Bij het lokaal bouwen van een Docker image, is deze alleen lokaal beschikbaar. Om de Docker image beschikbaar te maken voor Cloud Run, is het handig als deze in de Container Registry van je Google Cloud project staat. Om dit eenvoudig te doen kun je gebruik maken van Cloud Build, waarmee een Docker image gebouwd en gepubliceerd wordt in de Container Registry (listing 5). Docker images die je hier publiceert, zijn standaard niet publiek toegankelijk, maar alleen binnen je project te gebruiken.
gcloud builds submit --tag gcr.io/[PROJECT_ID]/[IMAGE_NAME] ./cloudrun |
Listing 5.
Hierbij is PROJECT_ID het id van je project en IMAGE_NAME kun je zelf kiezen, bijvoorbeeld “cloudrun”. Je kunt de gebouwde image vervolgens vinden in de Container Registry.
Nu we een Docker image in de Container Registry gepubliceerd hebben, kunnen we een container gaan draaien op de Cloud Run (listing 6).
gcloud run deploy [SERVICE] \ --image gcr.io/[PROJECT_ID]/[IMAGE_NAME] \ --platform managed \ --region europe-west1 \ --allow-unauthenticated \ --memory 1Gi |
Listing 6.
Hierbij is SERVICE een naam die je zelf kunt verzinnen, bijvoorbeeld “cloudrun”. De PROJECT_ID en IMAGE_NAME zijn hetzelfde als wat we bij het Cloud Build commando hebben gebruikt. De platform managed vlag geeft aan dat we Cloud Run fully managed willen gebruiken. Dit betekent dat Google de onderliggende infrastructuur volledig regelt. Als alternatief kun je Cloud Run gebruiken in combinatie met een eigen Google Kubernetes cluster. De vlag region, waar “europe-west1” staat, geeft aan in welke regio hij wordt gedraaid, wat je uiteraard zo dicht mogelijk bij je eindgebruikers wilt hebben. Binnen deze regio wordt je applicatie gedupliceerd over meerdere zones [3]. De vlag allow-unauthenticated geeft aan dat de service publiekelijk toegankelijk via het internet beschikbaar is. De memory vlag is in het geval van Java en Spring Boot aan te bevelen. Deze instelling kan op maximaal 2 gibibyte geheugen gezet worden.
Je kunt de applicatie dan vervolgens bezoeken via de URL in de output van het commando.

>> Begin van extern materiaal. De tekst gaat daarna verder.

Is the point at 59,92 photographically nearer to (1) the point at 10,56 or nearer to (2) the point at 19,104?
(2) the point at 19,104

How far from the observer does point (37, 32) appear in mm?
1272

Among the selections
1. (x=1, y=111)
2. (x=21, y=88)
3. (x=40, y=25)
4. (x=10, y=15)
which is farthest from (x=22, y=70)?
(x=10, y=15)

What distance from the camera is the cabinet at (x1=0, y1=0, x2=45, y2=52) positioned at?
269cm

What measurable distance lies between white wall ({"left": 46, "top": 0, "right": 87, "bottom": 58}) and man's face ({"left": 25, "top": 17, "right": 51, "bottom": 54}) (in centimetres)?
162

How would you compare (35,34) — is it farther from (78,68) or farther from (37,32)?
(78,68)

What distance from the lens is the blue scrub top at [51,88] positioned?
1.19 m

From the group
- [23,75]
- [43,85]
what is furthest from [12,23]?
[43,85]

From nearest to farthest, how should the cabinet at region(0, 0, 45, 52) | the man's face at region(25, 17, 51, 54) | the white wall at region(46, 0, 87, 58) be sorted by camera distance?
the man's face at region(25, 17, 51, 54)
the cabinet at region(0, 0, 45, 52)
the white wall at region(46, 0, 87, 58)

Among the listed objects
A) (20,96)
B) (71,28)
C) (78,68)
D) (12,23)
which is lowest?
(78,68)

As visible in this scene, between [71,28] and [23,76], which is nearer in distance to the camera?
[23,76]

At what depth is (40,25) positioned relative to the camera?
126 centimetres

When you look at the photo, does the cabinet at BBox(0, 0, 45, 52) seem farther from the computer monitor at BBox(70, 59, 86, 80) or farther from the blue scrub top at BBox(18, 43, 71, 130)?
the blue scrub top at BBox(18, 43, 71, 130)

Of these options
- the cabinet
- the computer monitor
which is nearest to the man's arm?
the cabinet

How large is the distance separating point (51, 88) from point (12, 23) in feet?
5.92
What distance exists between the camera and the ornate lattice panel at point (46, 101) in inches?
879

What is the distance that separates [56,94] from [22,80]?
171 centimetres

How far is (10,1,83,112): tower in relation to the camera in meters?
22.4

Een nieuwe revisie van het project publiceren hoeft niet steeds met handmatige commando’s. Dit kan namelijk ook met behulp van een GitHub trigger [4]. Dit zorgt er voor dat als je een nieuwe commit naar GitHub pusht, de trigger afvuurt en er een nieuwe versie van je Cloud Run service gebouwd wordt. Hiervoor moet er een bestand genaamd cloudbuild.yaml aan het project worden toegevoegd, waar de volledige build pipeline in geconfigureerd staat: het bouwen met Cloud Build, releasen van Docker image naar de Container Registry en het publiceren van een nieuwe versie op Cloud Run (zie afbeelding 1). Deze YAML configuratie kan ook gebruikt worden als instructie om handmatig te deployen.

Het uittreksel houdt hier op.